_YOUR TASKS_
1) In the reflection on comparative religion in interfaith ministry, which holy book has the writer been studying most recently?
2) Carry on the reflection on comparative religion in interfaith ministry from the point where it stops.

_TEXT UNDER STUDY_
────────────────────────────────────────
In Interfaith Ministry , Comparative Religion forms both the foundation and backbone of all we do.  To effectively minister we first must understand the basics of many of the faiths that we may be called upon to deal with.  People from very diverse paths of spirituality may request our services for a variety of ceremonies and support.  

Coming from a background rooted in Protestant Pauline Christianity, I challenged myself to be open to both "mainline"  and "esoteric" forms of faith.  I'll admit that I found the lessons pertaining to drumming. candles and chanting/singing to be a stretch to my way of expressing spirituality.  After sitting back , digesting and rereading the lessons I more readily appreciate and accept the messages that were given.  This was reinforced in the lesson summary by Reverend Kythera Ann in stating "Interfaith encourages people to discover new ways to worship".  I would say that personally I will form this to be read as "As an Interfaith Minister I will discover new ways to worship and will openly accept and honour these ways".
 

As a result of this Comparative Religions course I have continued to study religion and ethics.  Most recently I have been studying the Qur’an learning the Word and traditions of the newest of the Abrahamic faiths.  It is comforting to find the words of peace and love in this holy book of Islam.  It is also saddening to see how the messages of spiritual growth have been perverted and applied in the name of “religion”.  Mainstream Christianity has been guilty of this many times and it is worrisome how the three “major” monotheistic faiths have strayed from the path and messages of the personal spiritual development of faith.  Reverend Kythera Ann ably presented an introduction to the philosophy and mysticism of early Christianity and various other faiths.  The Secret Teachings of all Ages (Manly P. Hall) and The Golden Bough (Sir James G. Frazer) have been wonderful resources, as suggested by Reverend Kythera Ann.  Spirituality through the ages, based both on what we can and can’t see and our attempts to understand and quantify faith.  I’m even getting a primer on Pagan beliefs as well.  I was very wrong in my preconceived notions of the tenets of Wicca, and have become more comfortable with this earth based faith. I highly recommend the book Wicca and Witchcraft for Dummies.
────────────────────────────────────────
_RECORDS_
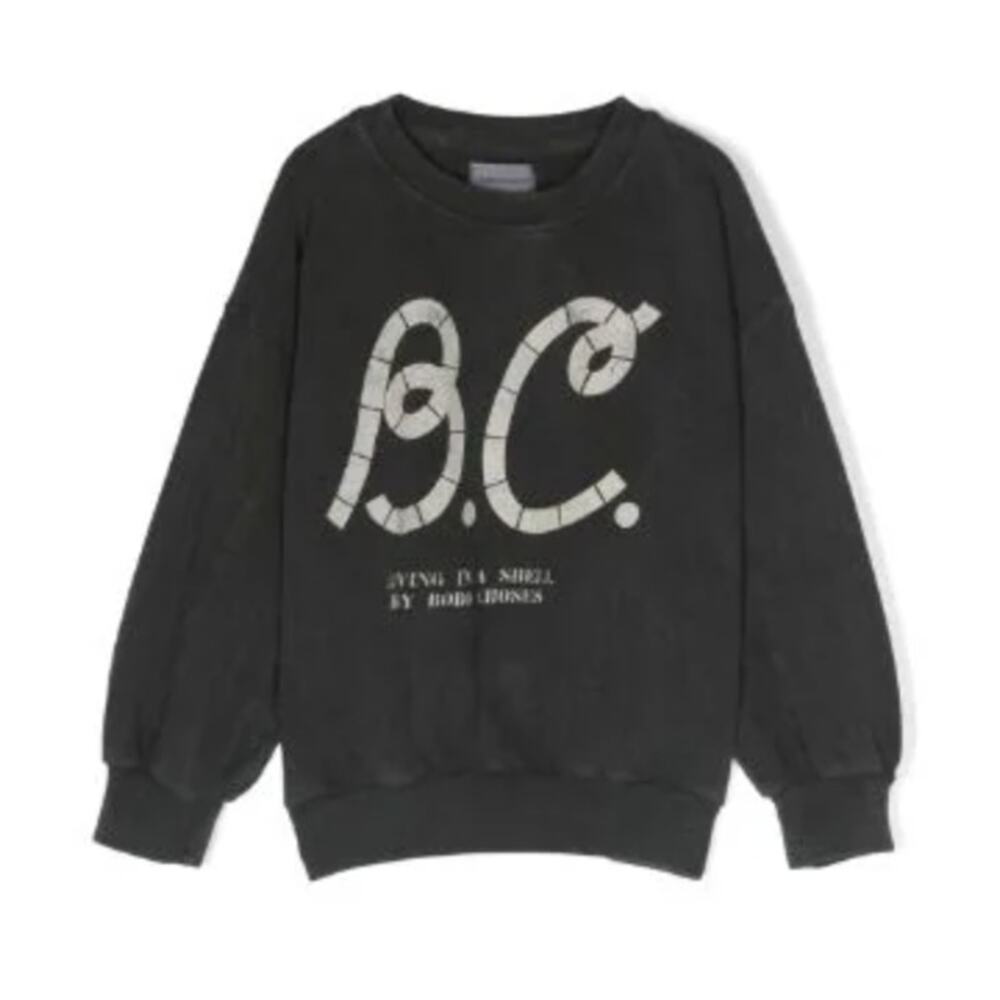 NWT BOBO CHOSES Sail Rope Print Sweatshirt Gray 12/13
────────────────────────────────────────
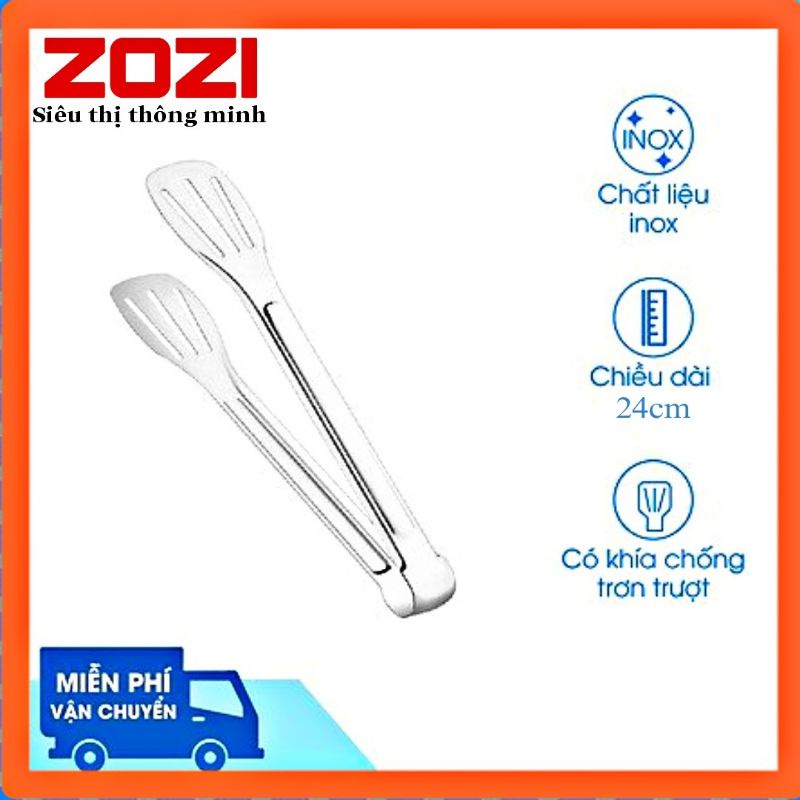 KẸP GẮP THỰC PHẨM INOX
────────────────────────────────────────
_OUTPUTS FOR THE TASKS_
1) The Qur'an.

2)
 

Reverend Kythera Ann presented some excellent information of the philosophy and history of early Christianity, particularly the Council of Nicaea, the lost Gospels and the Triune nature of God/Son/Spirit.  I am fascinated how the ages old philosophy of Socrates of the three principles of all things, God/matter/ideas, has been incorporated into the “modern” Holy Trinity.  That ancient sun worship with the three daily solar phases  of dawn/growth, midday/maturity, sunset/decay are themes of life, death and resurrection that are prevalent in many faiths and spiritually resonate through the ages.  My favourite example of that is St. Patrick using the shamrock as an explanation of the Holy Trinity and how this seamlessly blended into the Druid based beliefs of the native Celtic people of Ireland.  The application of this “Holy Three”, and its’ continued sacredness in mythology, rituals, and religion is a field of study that I intend to devote a significant amount of study to while I continue to grow spiritually.  From a spiritual standpoint, humankind has over the ages attempted to codify this philosophy into formalized religion rather than allow individual exploration of faith.  This is certainly true of the more dogmatic Protestant Pauline version of Christianity on which I was religiously, but not spiritually, raised upon.  The focus tended to be form and function rather than faith and spirituality.  Although labelling defeats the purpose of individual spirituality, I primarily consider myself to be a follower of the messages of Jesus of Nazareth.  I also consider myself to be an eternal spiritual traveler, open to new ideas and paths. Reverend Kythera Ann has truly succeeded in presenting this course in a manner that requires the student to go outside of their spiritual comfort zone.

 

In conclusion , Comparative Religion strives to find commonalities inherent in the many paths of spirituality. For the differences we are taught to understand, respect and value them. It is up to us as Interfaith Ministers to effectively apply the knowledge gained in this course and to serve all without reservation or bias when we are called upon.  

 

If you believe in God, see others as God’s children.  If you are a non-theist, see all beings as your mother.  When you do this, there will be no room for prejudice, intolerance, or exclusivity”  (1)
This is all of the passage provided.